* WHAT TO DO *
Rewrite the records below, replacing "furthest" with "farthest" and keeping everything else the same. Omit the pictures.

-- BEGIN --

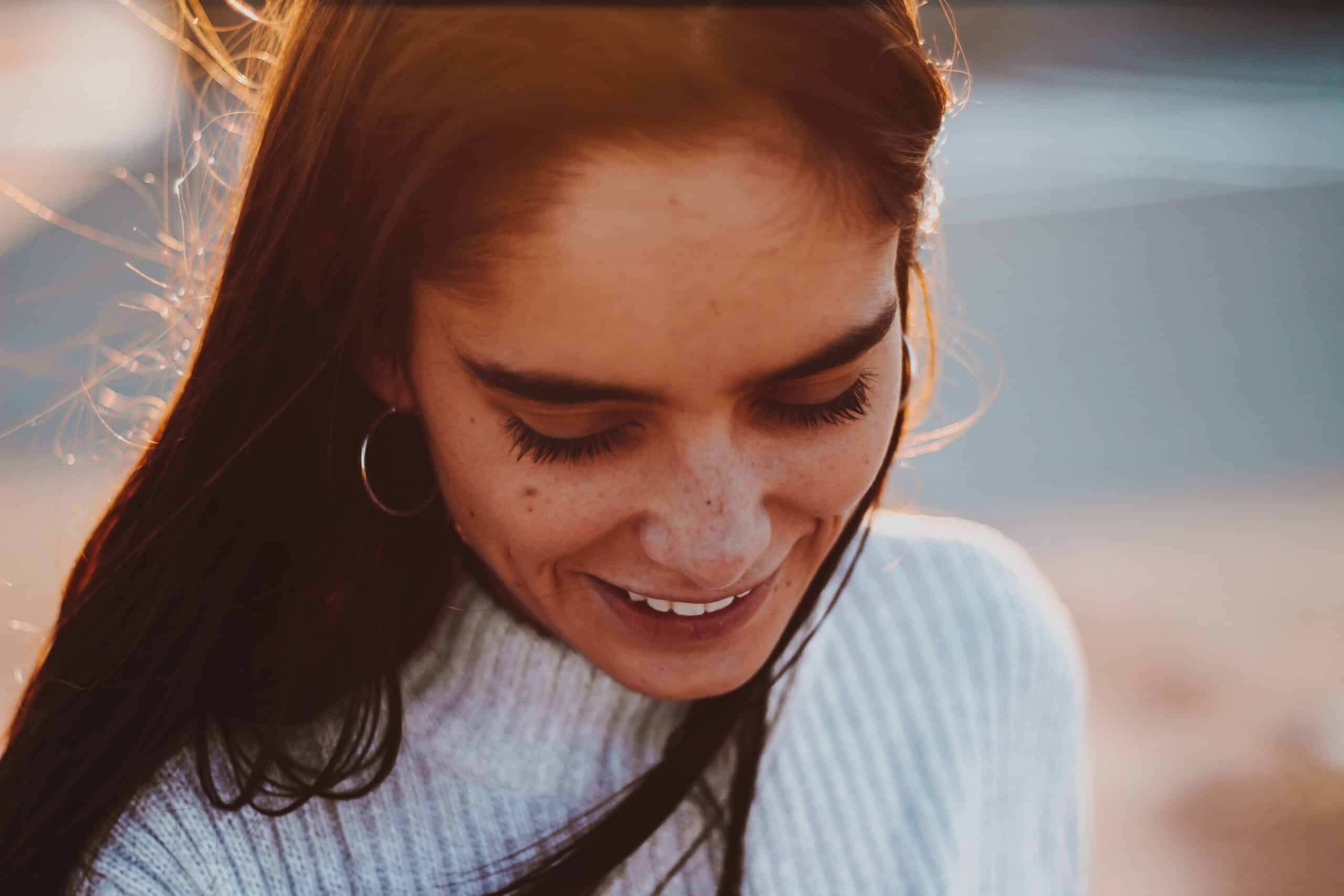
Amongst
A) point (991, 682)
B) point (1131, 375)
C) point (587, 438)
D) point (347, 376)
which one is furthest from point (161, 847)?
point (1131, 375)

-- END --

* TASK ANSWER *
Amongst
A) point (991, 682)
B) point (1131, 375)
C) point (587, 438)
D) point (347, 376)
which one is farthest from point (161, 847)?
point (1131, 375)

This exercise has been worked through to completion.